→ **Défi 1**: Présentez sous forme de liste le paragraphe du texte sur les accords de libre-échange qui commence par « Au début de l’année », en gardant ses faits principaux.
→ **Défi 2**: Relevez tous les pays émergents que le texte sur les accords de libre-échange cite comme partenaires prioritaires pour de tels accords.
→ **Défi 3**: Prolongez le texte sur les accords de libre-échange à partir de sa dernière phrase.

→ **Texte choisi**:
10.04.2012
Texte rédigé par Thomas Braunschweig, Déclaration de Berne (DB)
Lors de la session de printemps 2012, le Parlement a examiné le rapport du Conseil fédéral sur la politique économique extérieure. Ce rapport ne fait pas mention des droits humains dans les accords commerciaux. Une omission inquiétante, car conformément au droit national suisse mais aussi au droit international, la Suisse est tenue de clarifier les implications de ses accords de libre-échange sur les droits humains, ainsi que des experts l’ont rappelé récemment et de manière répétée.
Commerce extérieur: priorité aux accords bilatéraux de libre-échange
Au début de l’année, le Conseil fédéral a approuvé son rapport sur la politique économique extérieure. Les accords bilatéraux de libre-échange (ALE bilatéraux) sont au cœur de la stratégie actualisée du Conseil fédéral en matière de politique économique extérieure. La conclusion de tels accords avec des pays émergents comme la Chine, l’Inde, la Russie ou l’Indonésie figure parmi les priorités des autorités fédérales. Si les avantages économiques procurés par ces ALE font l’objet d’une étude détaillée, aucune allusion n'est faite quant aux implications négatives que ces accords pourraient avoir sur les droits humains. Et ce, malgré le fait que plusieurs organes de l’ONU attirent l’attention sur ces risques depuis des années et exigent des États une meilleure prise en compte des questions relatives aux droits humains dans leurs ALE. Voilà qui est décevant.
Le rapport fait fi des recommandations internationales
Pis encore: il y a un peu plus d’une année, le Comité des droits économiques, sociaux et culturels de l’ONU a suggéré à notre gouvernement, dans son examen périodique de la Suisse, de prendre en compte les obligations des États partenaires en matière de droits humains, lors de la négociation et de la conclusion d’ALE. Le Comité recommande en outre à la Suisse de vérifier les implications de sa politique commerciale et de ses accords commerciaux sur les droits humains de la population vivant dans le pays partenaire. Le rapport du Conseil fédéral ne fait aucune remarque à ce propos.

→ **Lignes de données**:
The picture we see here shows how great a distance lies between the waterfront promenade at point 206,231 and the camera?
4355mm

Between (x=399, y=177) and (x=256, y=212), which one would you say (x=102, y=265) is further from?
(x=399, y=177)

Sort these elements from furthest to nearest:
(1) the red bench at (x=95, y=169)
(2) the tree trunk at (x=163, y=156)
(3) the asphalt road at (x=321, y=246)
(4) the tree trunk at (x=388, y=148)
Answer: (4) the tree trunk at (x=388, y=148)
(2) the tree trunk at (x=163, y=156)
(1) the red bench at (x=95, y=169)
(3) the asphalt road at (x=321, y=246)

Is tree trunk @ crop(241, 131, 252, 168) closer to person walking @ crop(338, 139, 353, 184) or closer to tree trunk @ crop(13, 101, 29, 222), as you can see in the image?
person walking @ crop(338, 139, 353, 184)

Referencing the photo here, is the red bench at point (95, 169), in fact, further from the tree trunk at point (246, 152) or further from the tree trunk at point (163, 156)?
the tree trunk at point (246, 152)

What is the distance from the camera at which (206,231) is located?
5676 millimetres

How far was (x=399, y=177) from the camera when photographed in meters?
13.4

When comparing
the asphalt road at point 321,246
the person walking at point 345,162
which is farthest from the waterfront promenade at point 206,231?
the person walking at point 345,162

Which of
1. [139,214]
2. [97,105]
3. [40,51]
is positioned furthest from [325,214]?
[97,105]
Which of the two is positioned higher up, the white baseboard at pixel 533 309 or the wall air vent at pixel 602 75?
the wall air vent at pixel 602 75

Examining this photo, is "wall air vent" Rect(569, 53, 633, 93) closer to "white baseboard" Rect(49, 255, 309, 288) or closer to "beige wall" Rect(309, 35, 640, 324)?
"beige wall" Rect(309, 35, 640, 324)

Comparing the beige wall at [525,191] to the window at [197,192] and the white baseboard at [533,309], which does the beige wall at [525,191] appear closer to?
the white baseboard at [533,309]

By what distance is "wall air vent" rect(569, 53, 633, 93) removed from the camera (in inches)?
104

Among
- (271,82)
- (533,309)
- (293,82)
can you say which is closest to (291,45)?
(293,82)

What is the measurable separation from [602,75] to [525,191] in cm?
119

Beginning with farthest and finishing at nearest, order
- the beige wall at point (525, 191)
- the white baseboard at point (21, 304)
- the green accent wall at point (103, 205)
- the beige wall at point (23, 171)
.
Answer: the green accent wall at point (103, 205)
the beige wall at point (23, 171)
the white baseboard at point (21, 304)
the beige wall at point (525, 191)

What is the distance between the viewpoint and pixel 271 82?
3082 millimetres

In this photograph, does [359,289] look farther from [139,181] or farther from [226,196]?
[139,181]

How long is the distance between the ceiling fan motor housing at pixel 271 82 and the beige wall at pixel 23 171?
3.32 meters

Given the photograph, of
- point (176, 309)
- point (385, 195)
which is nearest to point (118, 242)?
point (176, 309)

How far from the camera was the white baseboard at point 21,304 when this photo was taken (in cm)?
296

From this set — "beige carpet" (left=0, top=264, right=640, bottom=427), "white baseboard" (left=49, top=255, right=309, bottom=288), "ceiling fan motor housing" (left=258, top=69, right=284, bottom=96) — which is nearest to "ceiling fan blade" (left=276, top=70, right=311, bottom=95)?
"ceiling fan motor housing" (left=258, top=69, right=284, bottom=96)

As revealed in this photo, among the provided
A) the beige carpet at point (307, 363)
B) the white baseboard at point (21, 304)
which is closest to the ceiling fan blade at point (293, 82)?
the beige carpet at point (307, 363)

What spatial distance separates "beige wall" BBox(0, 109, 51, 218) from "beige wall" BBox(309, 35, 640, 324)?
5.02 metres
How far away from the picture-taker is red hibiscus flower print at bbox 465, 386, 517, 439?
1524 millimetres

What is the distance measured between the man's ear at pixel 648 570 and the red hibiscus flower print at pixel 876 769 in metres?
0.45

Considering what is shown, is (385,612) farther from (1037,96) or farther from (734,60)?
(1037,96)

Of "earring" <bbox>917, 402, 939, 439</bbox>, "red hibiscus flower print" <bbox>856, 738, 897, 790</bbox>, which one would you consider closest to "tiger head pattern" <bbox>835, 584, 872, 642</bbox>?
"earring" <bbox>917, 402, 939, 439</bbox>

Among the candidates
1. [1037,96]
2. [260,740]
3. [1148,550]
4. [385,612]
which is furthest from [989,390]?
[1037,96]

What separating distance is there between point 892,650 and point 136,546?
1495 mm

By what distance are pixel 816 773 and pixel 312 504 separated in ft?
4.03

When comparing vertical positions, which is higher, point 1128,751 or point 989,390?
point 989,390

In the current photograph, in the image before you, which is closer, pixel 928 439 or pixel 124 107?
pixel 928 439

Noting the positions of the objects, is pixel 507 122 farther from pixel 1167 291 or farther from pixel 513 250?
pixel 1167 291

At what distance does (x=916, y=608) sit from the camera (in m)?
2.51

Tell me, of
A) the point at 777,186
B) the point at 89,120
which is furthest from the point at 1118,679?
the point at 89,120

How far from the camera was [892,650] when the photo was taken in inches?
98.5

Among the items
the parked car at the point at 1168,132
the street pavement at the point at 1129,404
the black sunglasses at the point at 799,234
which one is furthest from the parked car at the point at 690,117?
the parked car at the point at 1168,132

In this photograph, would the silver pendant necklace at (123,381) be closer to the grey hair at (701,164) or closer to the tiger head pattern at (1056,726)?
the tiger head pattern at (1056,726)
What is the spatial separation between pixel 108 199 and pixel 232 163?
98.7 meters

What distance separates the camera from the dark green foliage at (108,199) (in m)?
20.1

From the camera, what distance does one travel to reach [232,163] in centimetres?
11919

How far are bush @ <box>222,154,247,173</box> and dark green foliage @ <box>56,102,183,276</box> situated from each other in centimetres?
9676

→ **Réponse rédigée 1**:
- Au début de l’année, le Conseil fédéral a approuvé son rapport sur la politique économique extérieure.
- Les accords bilatéraux de libre-échange (ALE) sont au cœur de sa stratégie actualisée.
- La conclusion de tels accords avec des pays émergents comme la Chine, l’Inde, la Russie ou l’Indonésie fait partie des priorités fédérales.
- Les avantages économiques de ces ALE sont étudiés en détail. Leurs implications négatives possibles sur les droits humains ne sont en revanche pas évoquées.
- Depuis des années, plusieurs organes de l’ONU signalent pourtant ces risques. Ils demandent aux États de mieux tenir compte des droits humains dans leurs ALE.
- Le texte juge cette omission décevante.

→ **Réponse rédigée 2**:
- la Chine
- l’Inde
- la Russie
- l’Indonésie

→ **Réponse rédigée 3**:
En automne 2011, un groupe de 40 experts juridiques - sous la houlette du Maastricht Center for Human Rights de l’Université de Maastricht et de la Commission internationale de juristes (CIJ) - a adopté après plusieurs années de recherches les « Principes de Maastricht relatifs aux obligations extraterritoriales des Etats dans le domaine des droits économiques, sociaux et culturels ». Ces Principes obligent notamment les États à évaluer préalablement les risques et les impacts extraterritoriaux potentiels de leurs politiques sur les droits humains. Le Conseil fédéral ne fait aucune allusion à de tels principes internationaux, qui valent pourtant aussi pour la politique économique extérieure de la Suisse.
Les études d’impact sur les droits humains passées sous silence
A la fin de l’année 2011, la Suisse a reçu un autre signal fort: un avis de droit émanant du Centre suisse de compétence pour les droits humains (CSDH). Au moment où la Suisse et la Chine négociaient un accord de libre-échange, l’étude du CSDH faisait observer que la Suisse a l’obligation légale de clarifier les implications d’un tel accord sur les droits humains. Elle allait même plus loin, mentionnant l’«obligation de prendre en compte les droits humains lors des négociations», ce qui implique que «la Suisse est tenue de prendre les résultats de ces études d’impact en compte lors de ses négociations avec la République populaire de Chine. Elle est également tenue d'œuvrer à ce que ces négociations aboutissent en ce sens». Le rapport du Conseil fédéral ne fait aucune allusion à ces obligations.
A l’avenir, les ALE conclus avec l’AELE (c’est dans ce cadre que la plupart des accords de la Suisse sont négociés) devront intégrer une clause de «durabilité». La Commission de politique extérieure du Conseil national a demandé au Conseil fédéral que ce principe de «durabilité» soit également intégré dans les négociations engagées en vue de la conclusion d’un accord bilatéral de libre-échange entre la Suisse et la Chine. Au cours de ces négociations, il s’agit aussi de discuter de l'élaboration d'un article qui règle les rapports entre les ALE et les autres accords internationaux. Selon le modèle proposé, l’article devrait garantir que l’accord commercial n'est pas en conflit avec un autre accord international, y compris les accords relatifs aux droits humains. L'intention est certes louable, mais on peut se demander comment les cas où un ALE viole un accord relatif aux droits humains seront constatés. Dans son rapport sur la politique économique extérieure, le Conseil fédéral n’apporte aucune réponse à cette question.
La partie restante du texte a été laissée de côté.